(READING TEXT Opens)
Publication details

Brona Brejova, Daniel G. Brown, Tomas Vinar. Optimal spaced seeds for homologous coding regions. Journal of Bioinformatics and Computational Biology, 1(4):595-610. January 2004. Early version in CPM 2003.
Preprint, 2657Kb | Download from publisher | Webpage | Early version | BibTeX | PubMed

Abstract

Optimal spaced seeds were developed as a method to increase sensitivity of
local alignment programs similar to BLASTN. Such seeds have been used before
in the program PatternHunter, and have given improved sensitivity and running
time relative to BLASTN in genome-genome comparison. We study the problem of
computing optimal spaced seeds for detecting homologous coding regions in
unannotated genomic sequences. By using well-chosen seeds, we are able to
improve the sensitivity of coding sequence alignment over that of TBLASTX,
while keeping runtime comparable to BLASTN. We identify good seeds by first
giving effective hidden Markov models of conservation in alignments of
homologous coding regions. We give an efficient algorithm to compute the
optimal spaced seed when conservation patterns are generated by these models.
Our results offer the hope of improved gene finding due to fewer missed exons
in DNA/DNA comparison, and more effective homology search in general, and may
have applications outside of bioinformatics.
(READING TEXT Closes)
[REQUIRED TASKS]:
A) Based on the spaced-seeds page, state whether each statement agrees with it: (i) the seeds had already been used in PatternHunter; (ii) the runtime is kept comparable to that of TBLASTX; (iii) the journal article is dated 2004. Answer yes or no for each and quote the deciding words.
B) Reproduce the passage of the spaced-seeds page starting with "Optimal spaced seeds were" and going on through "by these models.".
The entries after this page are separate material.
(PROVIDED MATERIAL Opens)
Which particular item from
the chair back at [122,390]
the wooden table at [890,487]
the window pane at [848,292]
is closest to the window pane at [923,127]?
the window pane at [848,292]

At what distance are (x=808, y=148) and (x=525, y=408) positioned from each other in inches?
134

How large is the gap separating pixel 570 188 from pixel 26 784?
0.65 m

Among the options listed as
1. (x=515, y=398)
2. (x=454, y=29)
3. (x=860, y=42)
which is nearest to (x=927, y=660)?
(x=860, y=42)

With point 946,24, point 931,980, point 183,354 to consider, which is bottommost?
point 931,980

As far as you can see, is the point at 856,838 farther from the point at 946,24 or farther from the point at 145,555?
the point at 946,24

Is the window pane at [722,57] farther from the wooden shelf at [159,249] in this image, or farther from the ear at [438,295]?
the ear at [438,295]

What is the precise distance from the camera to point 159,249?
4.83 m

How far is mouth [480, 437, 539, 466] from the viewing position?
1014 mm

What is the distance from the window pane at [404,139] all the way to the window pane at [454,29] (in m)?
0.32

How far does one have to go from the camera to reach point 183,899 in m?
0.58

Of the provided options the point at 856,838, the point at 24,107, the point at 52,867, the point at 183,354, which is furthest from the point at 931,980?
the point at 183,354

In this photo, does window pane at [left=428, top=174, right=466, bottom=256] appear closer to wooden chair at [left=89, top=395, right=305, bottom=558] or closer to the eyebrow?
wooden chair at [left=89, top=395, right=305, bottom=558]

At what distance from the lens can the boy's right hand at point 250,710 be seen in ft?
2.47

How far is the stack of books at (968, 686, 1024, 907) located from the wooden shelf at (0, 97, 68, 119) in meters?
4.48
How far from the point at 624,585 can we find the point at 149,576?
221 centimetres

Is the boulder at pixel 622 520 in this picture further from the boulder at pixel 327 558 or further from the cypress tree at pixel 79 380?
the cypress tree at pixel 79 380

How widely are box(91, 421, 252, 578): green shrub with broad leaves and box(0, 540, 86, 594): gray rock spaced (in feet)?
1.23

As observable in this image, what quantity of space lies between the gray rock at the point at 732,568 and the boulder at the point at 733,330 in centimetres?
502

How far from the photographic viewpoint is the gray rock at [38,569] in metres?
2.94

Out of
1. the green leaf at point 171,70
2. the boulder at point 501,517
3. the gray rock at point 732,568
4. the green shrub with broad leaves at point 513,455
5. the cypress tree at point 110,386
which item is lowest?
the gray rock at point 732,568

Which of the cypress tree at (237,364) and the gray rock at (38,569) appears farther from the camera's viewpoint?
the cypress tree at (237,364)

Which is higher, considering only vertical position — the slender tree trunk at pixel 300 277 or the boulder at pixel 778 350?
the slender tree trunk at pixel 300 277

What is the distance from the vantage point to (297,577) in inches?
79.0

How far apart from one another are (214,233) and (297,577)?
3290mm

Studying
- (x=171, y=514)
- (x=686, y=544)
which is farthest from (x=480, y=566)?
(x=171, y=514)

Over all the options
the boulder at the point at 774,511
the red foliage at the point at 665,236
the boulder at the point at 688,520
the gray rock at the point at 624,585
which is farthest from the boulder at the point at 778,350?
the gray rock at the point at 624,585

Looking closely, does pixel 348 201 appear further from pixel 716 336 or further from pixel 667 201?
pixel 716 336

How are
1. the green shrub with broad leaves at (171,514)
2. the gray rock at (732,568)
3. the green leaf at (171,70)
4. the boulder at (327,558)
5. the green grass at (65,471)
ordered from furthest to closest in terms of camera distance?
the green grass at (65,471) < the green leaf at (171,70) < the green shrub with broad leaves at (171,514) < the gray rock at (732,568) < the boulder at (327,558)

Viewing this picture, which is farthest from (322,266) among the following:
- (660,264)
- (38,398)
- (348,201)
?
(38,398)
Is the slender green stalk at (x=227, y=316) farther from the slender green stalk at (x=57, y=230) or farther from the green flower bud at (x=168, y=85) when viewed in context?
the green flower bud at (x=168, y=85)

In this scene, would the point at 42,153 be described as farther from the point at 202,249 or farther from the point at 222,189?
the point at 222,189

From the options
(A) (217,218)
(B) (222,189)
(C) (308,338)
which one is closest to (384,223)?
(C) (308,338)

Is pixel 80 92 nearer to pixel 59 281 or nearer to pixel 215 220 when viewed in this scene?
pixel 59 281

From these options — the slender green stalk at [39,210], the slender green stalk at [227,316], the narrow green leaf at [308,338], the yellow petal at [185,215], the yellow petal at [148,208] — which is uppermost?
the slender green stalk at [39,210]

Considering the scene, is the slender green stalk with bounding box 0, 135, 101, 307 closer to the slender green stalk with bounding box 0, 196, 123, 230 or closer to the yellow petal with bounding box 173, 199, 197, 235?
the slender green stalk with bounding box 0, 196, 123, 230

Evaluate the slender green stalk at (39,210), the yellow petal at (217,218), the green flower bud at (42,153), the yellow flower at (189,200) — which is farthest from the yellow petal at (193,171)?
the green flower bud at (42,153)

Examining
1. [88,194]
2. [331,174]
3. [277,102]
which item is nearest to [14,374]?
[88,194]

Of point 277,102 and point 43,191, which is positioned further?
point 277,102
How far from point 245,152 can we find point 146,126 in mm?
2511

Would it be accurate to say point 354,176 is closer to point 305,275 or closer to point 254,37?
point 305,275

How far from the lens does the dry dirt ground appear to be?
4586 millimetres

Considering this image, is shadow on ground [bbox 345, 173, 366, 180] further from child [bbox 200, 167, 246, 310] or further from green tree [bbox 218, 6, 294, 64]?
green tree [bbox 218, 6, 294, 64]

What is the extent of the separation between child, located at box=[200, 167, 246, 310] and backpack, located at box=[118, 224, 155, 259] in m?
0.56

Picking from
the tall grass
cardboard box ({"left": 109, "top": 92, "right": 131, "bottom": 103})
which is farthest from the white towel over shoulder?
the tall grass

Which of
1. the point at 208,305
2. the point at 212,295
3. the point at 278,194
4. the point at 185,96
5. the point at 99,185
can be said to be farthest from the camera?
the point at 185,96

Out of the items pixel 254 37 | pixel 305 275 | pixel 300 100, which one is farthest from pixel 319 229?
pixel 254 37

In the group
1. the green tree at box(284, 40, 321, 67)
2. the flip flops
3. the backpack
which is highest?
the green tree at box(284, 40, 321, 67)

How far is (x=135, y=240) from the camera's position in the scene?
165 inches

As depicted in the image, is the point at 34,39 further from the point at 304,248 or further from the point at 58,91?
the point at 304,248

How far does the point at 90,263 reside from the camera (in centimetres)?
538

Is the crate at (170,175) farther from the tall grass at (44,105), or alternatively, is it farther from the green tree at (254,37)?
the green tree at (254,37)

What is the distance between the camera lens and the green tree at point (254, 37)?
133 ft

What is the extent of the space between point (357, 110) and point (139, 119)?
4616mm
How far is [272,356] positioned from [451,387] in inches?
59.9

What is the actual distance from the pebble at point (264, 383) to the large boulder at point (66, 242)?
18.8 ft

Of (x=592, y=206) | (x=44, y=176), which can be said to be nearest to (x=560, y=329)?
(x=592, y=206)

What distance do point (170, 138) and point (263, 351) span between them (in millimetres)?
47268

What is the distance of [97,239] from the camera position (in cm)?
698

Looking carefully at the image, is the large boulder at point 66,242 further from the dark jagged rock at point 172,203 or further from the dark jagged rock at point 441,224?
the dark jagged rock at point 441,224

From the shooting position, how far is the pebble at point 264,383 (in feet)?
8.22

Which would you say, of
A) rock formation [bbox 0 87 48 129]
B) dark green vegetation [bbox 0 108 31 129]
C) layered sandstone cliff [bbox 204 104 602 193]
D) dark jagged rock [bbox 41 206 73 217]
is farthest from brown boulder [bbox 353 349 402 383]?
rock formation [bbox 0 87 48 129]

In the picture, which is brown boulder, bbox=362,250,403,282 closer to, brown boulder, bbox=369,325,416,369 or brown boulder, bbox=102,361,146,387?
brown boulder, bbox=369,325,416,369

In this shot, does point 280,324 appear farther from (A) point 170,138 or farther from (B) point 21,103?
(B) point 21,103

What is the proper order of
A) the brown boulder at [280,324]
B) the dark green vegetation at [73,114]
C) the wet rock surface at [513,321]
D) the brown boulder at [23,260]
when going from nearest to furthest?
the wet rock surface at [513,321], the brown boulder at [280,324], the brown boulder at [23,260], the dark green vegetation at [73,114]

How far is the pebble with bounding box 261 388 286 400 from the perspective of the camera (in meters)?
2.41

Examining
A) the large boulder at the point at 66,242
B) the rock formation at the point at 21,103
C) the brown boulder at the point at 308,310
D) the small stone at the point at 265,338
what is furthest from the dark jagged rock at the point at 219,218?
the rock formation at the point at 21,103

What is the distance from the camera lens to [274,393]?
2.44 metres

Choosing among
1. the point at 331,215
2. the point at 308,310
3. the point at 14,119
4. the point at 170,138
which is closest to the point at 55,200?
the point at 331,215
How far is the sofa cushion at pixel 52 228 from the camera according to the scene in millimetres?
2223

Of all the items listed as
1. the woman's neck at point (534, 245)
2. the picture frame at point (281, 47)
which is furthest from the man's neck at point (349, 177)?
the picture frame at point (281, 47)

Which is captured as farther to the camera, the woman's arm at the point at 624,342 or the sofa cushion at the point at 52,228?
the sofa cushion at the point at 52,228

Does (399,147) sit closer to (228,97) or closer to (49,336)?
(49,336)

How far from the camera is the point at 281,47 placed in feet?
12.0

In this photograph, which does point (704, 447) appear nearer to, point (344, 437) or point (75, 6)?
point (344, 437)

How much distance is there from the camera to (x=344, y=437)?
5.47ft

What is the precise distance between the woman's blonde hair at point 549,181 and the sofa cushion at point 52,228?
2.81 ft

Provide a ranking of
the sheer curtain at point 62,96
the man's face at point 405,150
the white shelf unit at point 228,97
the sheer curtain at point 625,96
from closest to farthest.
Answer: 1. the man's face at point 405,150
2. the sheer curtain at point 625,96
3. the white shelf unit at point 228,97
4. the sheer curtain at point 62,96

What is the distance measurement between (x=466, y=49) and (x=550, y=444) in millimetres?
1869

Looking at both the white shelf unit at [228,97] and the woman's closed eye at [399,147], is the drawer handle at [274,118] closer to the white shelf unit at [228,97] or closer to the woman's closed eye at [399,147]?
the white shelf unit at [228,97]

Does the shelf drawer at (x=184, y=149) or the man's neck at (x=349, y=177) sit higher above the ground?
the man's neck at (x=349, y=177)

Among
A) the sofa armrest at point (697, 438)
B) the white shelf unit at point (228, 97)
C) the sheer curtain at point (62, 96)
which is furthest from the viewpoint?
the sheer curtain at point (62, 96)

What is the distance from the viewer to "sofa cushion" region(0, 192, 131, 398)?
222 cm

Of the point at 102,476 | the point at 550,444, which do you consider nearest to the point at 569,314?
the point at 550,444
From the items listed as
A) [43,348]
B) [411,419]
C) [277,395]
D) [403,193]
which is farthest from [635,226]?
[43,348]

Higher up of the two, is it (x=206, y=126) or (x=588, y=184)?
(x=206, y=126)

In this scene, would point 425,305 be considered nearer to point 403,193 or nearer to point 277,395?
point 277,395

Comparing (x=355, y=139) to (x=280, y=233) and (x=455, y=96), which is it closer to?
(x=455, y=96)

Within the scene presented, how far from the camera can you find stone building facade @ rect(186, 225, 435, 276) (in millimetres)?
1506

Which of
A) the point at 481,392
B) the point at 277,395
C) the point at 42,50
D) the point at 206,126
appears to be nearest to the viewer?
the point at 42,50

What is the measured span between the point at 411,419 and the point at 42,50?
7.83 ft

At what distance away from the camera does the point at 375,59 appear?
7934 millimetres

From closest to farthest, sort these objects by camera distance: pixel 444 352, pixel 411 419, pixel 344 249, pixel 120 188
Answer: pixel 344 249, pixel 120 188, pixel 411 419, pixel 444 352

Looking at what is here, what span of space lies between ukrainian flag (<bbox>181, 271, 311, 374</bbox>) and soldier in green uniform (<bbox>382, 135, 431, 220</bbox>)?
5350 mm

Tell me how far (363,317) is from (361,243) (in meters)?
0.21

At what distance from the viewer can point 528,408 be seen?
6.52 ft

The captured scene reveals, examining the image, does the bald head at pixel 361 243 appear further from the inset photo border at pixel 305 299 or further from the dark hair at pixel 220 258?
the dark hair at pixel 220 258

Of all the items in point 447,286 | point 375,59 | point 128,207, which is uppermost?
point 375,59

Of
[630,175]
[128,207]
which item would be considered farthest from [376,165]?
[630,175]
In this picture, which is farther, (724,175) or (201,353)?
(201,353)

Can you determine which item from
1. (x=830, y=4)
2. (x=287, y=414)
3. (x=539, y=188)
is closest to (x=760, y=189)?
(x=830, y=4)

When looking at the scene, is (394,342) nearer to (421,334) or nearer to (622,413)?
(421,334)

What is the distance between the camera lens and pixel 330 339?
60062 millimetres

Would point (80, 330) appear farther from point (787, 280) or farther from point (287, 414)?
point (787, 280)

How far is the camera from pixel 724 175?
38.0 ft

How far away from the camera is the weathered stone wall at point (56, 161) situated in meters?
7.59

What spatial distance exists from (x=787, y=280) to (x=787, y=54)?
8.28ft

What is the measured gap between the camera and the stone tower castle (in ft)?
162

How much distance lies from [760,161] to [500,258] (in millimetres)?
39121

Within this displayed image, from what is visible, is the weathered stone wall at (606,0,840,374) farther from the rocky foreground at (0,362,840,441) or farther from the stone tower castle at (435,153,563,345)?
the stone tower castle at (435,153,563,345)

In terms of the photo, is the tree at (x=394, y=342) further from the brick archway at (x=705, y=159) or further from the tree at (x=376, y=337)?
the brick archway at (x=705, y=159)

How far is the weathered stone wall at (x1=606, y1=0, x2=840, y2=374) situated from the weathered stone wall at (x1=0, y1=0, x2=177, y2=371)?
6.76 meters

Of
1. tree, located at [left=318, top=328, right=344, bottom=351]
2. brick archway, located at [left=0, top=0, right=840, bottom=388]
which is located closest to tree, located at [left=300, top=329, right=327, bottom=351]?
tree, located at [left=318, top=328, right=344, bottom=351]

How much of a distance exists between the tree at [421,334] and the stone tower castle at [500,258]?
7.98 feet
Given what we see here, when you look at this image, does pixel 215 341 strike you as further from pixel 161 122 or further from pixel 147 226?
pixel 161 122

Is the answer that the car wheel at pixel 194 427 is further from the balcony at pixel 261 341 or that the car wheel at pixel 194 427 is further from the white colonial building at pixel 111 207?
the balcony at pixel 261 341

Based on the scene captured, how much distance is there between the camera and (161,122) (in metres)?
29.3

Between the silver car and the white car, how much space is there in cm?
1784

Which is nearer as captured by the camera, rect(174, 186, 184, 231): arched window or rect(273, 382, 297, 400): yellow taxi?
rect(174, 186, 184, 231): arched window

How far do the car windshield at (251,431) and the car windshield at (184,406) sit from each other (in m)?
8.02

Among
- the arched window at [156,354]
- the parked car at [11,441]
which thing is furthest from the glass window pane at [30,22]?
(PROVIDED MATERIAL Closes)
[ANSWERS TO THE EXERCISES]:
A)
(i) Yes: "Such seeds have been used before in the program PatternHunter"
(ii) No: "while keeping runtime comparable to BLASTN"
(iii) Yes: "January 2004"

B)
Optimal spaced seeds were developed as a method to increase sensitivity of
local alignment programs similar to BLASTN. Such seeds have been used before
in the program PatternHunter, and have given improved sensitivity and running
time relative to BLASTN in genome-genome comparison. We study the problem of
computing optimal spaced seeds for detecting homologous coding regions in
unannotated genomic sequences. By using well-chosen seeds, we are able to
improve the sensitivity of coding sequence alignment over that of TBLASTX,
while keeping runtime comparable to BLASTN. We identify good seeds by first
giving effective hidden Markov models of conservation in alignments of
homologous coding regions. We give an efficient algorithm to compute the
optimal spaced seed when conservation patterns are generated by these models.